Se tornar descasado, no sentido de sem casa, é o que está acontecendo hoje com aqueles que, desde março, fazem home office, expressão em inglês para apontar que a casa, no sentido de lar (home), se tornou também o escritório (office), no sentido de local de trabalho. A expressão home office, porém, é ardilosa. A experiência cotidiana mostra que, se há office, não há home.

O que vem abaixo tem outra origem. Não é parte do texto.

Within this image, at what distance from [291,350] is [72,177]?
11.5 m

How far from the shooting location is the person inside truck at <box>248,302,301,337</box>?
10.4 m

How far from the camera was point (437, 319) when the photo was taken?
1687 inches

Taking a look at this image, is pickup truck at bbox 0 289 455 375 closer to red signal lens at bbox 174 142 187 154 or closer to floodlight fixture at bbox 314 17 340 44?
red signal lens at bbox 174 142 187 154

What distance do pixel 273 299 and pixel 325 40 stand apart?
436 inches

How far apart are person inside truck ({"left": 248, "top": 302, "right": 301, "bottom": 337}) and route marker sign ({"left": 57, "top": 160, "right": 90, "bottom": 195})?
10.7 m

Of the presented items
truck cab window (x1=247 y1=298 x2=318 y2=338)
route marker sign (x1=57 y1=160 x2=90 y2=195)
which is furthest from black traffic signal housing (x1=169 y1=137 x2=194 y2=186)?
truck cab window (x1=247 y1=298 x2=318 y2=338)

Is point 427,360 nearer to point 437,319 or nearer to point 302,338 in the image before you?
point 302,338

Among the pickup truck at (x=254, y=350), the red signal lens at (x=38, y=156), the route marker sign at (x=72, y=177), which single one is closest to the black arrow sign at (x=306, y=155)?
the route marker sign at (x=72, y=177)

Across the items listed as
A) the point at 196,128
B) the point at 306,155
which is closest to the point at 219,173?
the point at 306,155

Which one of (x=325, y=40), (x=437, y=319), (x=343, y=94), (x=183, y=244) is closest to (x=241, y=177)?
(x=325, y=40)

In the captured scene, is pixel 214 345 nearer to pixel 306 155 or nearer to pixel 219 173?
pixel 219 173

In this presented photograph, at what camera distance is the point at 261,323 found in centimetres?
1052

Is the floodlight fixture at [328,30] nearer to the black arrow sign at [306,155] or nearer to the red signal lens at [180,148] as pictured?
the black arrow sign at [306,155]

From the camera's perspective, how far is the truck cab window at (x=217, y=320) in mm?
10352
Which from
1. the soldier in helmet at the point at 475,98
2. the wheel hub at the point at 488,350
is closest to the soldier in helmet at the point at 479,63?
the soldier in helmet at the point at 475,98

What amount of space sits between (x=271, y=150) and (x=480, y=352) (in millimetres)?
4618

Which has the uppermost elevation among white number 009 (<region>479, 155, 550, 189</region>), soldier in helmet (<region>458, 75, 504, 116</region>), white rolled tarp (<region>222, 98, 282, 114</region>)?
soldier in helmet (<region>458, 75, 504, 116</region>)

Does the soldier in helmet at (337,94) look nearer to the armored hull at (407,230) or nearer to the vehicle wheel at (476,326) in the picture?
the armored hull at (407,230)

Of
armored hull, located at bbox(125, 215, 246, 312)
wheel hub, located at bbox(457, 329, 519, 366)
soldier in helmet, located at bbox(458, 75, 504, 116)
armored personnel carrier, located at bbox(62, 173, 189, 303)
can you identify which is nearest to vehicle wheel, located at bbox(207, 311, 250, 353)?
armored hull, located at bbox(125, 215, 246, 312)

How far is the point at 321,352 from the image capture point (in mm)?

Quando o trabalho invade a casa no modo 24(horas)X7(dias) por semana, perdemos a casa. E com ela o descanso, o refúgio, o remanso. E também o espaço de intimidade que só será alcançado pelos de fora se quisermos abrir a porta. Perdemos principalmente a porta. E uma casa sem porta não é uma casa. Mesmo que essa porta seja invisível, caso dos moradores de rua, essa barreira concretizada pela imaginação cumpre o papel simbólico de fazer borda, dar limite. No modo pandêmico, ao contrário. Mesmo que materialmente exista uma porta de madeira ou mesmo de ferro, grossa e cheia de fechaduras complicadas, seguidamente precedida da porta do prédio e ainda da porta externa do edifício, como hoje vive parte da classe média urbana, ainda assim não há porta nenhuma porque já não há limite para o que invade a casa pelas telas —todas as telas— desde dentro.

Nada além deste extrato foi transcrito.